Illustrated Dictionary of Jewelry
Karat (abbreviated Kt) is a measure of the fineness of gold. 24 karat gold is pure gold. 18 karat gold is 18/24 gold (about 75% gold - three quarters gold). 14 karat gold is 14/24 gold (about 58% gold - a little over half gold). 12 karat gold is exactly half gold. 10 karat gold is 10/24 gold (only about 43.5% gold - less than half gold).
Karatclad is a trademark for a very thick gold electroplating process; this type of plating is about 14 times thicker than standard electroplating.
A costume jewelry company formed in 1940, Kaufman (the comedian Andy Kaufman's parents) and Ruderman, Inc, New York, NY. The Karu pin above is paste (glass stones) and enamel on gold-plated metal.
A keeper ring is a ring which is used alongside another, more valuable ring to keep it securely on the finger.
A keystone is a stone cut the shape of a keystone in an arch. Keystones are usually step cut. The costume jewelry manufacturer Schreiner uses keystones in many of its pieces.
The king cut is a modification of the brilliant cut which is used for large diamonds. This cut has 86 facets.
Anne Klein (1923-1974) was an influential and popular American fashion designer. Anne Klein jewelry and buttons have been manufactured by the Swank Inc. since 1981. Anne Klein's logo is a lion's head on a square tag.
A knot is a flaw (a mineral inclusion) in a gemstone (usually a diamond) that is ar the surface of a gem after polishing. The know is a small raised bump on the finished gemstone.
The Koh-i-Nur (meaning "Mountain of Light") is one of the largest-known diamonds. It was found in India and belonged to the first Indian Rajahs of Malwa (in the 1300s). The gem made its way to Persia in the 1500s (taken as a spoil of war by the Mogul Sultan Babur). At some point it was returned to Indiabut was taken by the East India Company and presented to Queen Victoria of England in 1850. Tge gem was later cut and set into a brooch and later into the State Crown of the United Kingdom. The Koh-i-Nur is part of the crown jewels of England and is kept in the Tower of London, London, England.
Kramer was a high-quality costume jewelry company founded by Louis Kramer in 1943. He was then joined by his brothers Harry and Morris. Some of their pieces are marked 'Kramer,' others are marked, 'Kramer of New York.' Kramer made jewelry for the Dior company during the 1950's. Kramer went out of business in the 1970's. The fish pin above is by Kramer.

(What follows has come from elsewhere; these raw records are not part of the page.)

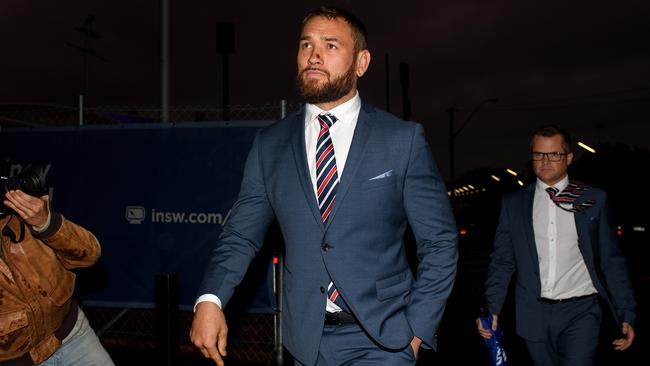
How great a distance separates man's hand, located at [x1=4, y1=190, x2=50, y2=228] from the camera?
2861mm

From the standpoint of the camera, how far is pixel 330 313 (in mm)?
2639

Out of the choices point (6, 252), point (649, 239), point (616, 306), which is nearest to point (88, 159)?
point (6, 252)

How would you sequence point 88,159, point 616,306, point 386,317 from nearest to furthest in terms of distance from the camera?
point 386,317, point 616,306, point 88,159

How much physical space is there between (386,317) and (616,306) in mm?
2518

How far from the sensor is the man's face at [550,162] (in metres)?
4.45

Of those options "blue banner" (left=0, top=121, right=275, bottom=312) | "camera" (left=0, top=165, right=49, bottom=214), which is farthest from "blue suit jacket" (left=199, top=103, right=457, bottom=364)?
"blue banner" (left=0, top=121, right=275, bottom=312)

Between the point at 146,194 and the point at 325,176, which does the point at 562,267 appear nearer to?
the point at 325,176

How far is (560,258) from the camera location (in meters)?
4.36

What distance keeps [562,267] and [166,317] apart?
110 inches

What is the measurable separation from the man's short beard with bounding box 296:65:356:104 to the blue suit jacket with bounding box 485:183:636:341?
2.37m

Kunzite is a transparent pink, light pink, or light purple gemstone that resembles roze quartz. It is a variety of the mineral spodumene. Kunzite can fade after prolonged exposure to light. Kunzite is also called "evening stone," because of its propensity to fade in bright light. The original color of some kunzite stones can be restored or even intensified by irradiation. It is usually used as a large stone and is easily chipped; small stones of kunzite are difficult to cut. Kunzite is often used in pendants. Kunzite has a hardness of 6-7 and a specific gravity of 3.1 - 3.2. Kunzite was first found in 1902 in Pala, California, USA, and is named for the gemologist George F. Kunz. Kunzite's chemical composition is LiAlSi2O6
Kyanite is a deep sapphire blue, green, gray, or white gemstone. The color is not always uniform; it can be blotchy or in streaks. The cystals are crystals are transparent to translucent. Kyanite has a hardness of 4.5 to 6.5; the hardness varies depending on which way it is scratched (this happens because kyanite consists of long, thin crystals). It has a specific gravity of 3.58. Kyanite is found in Brazil, Burma, Kenya, Europe, India, Australia, Kenya, and the USA. Kyanite's chemical composition is Al2SiO5; it is composed of andalusite and sillimanite.